Set down without change every line from the line that contains "Zuri Modern Falcone" through the end of the listing, and only those lines. No pictures.

Segment Start: GIVEN MATERIAL

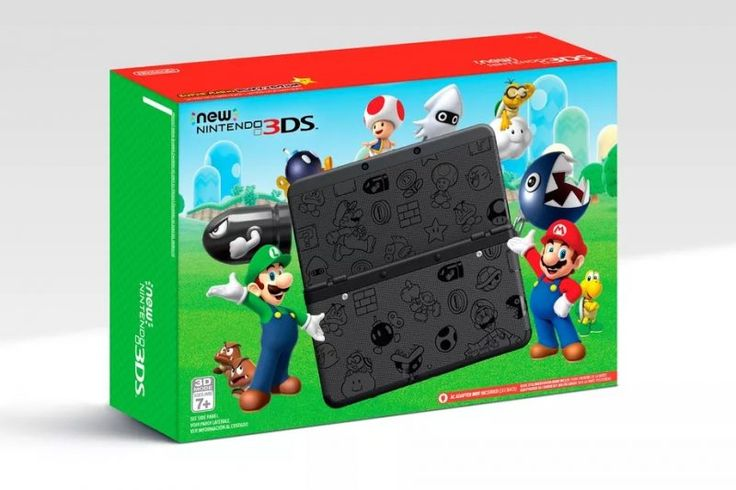 New Nintendo 3DS on Black Friday for $99.99 If youve been holding out on picking up the New Nintendo 3DS system you are in luck as Nintendo revealed aterrific Black Friday deal. Starting November 25th Nintendo will be offeringtwo new special edition New Nintendo 3DS systems that will be available in both Black and Whitethat will retail for $99.99 each. Its unknown if these will be a regular offering moving forward or if its only available for a limited time. Both designs feature various i...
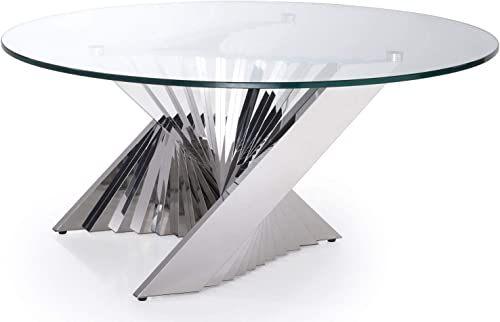 Zuri Modern Falcone Coffee Table – Clear Glass with Polished Stainless Steel Base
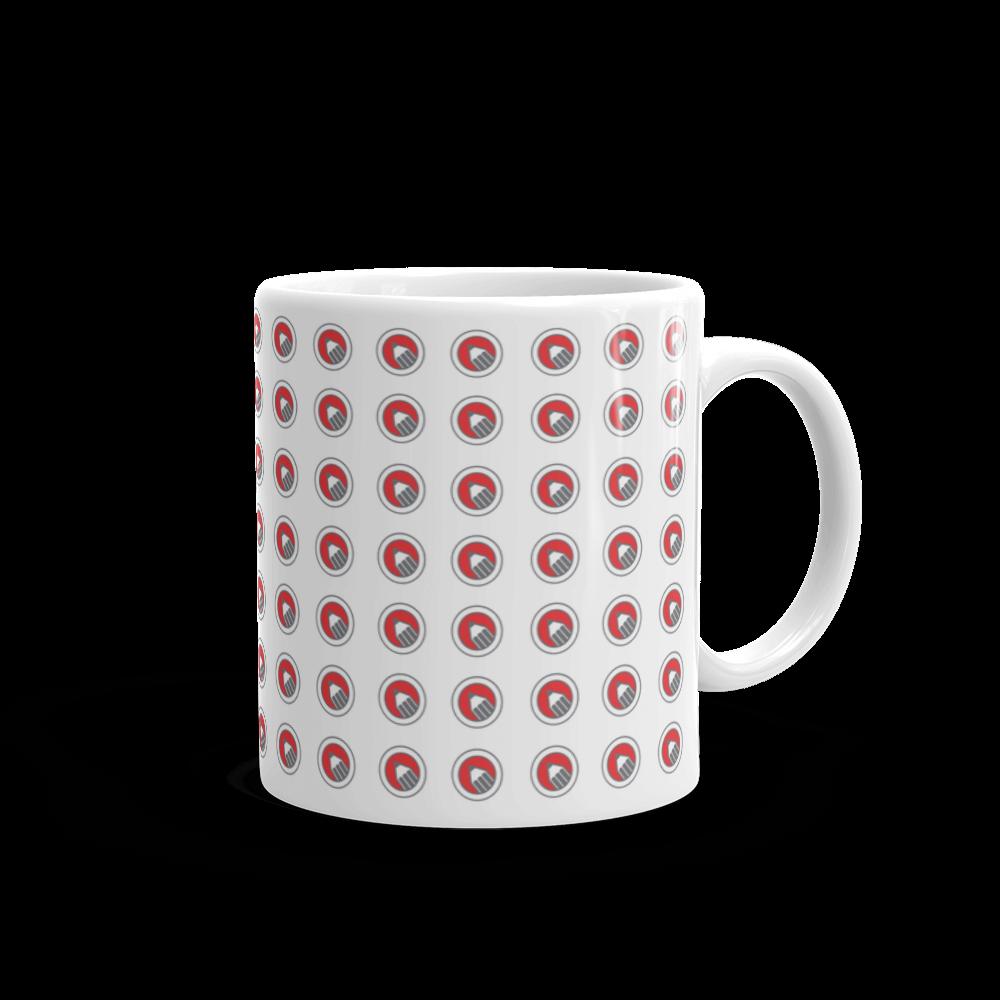 Red Pencil Logo Drawing Sketch Graphic Design Coffee Cup Mug Glumie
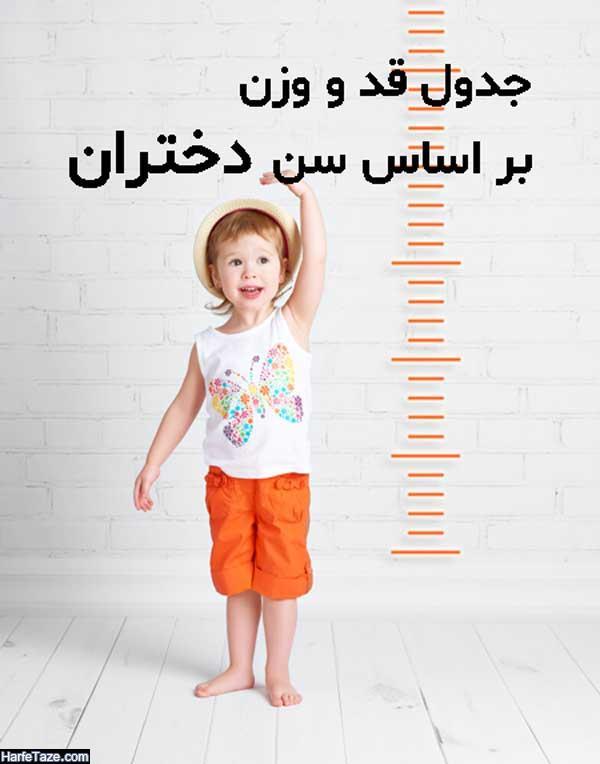 میانگین قد و وزن کودک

Segment End: GIVEN MATERIAL

EXERCISE RESULT.
 Zuri Modern Falcone Coffee Table – Clear Glass with Polished Stainless Steel Base
 Red Pencil Logo Drawing Sketch Graphic Design Coffee Cup Mug Glumie
 میانگین قد و وزن کودک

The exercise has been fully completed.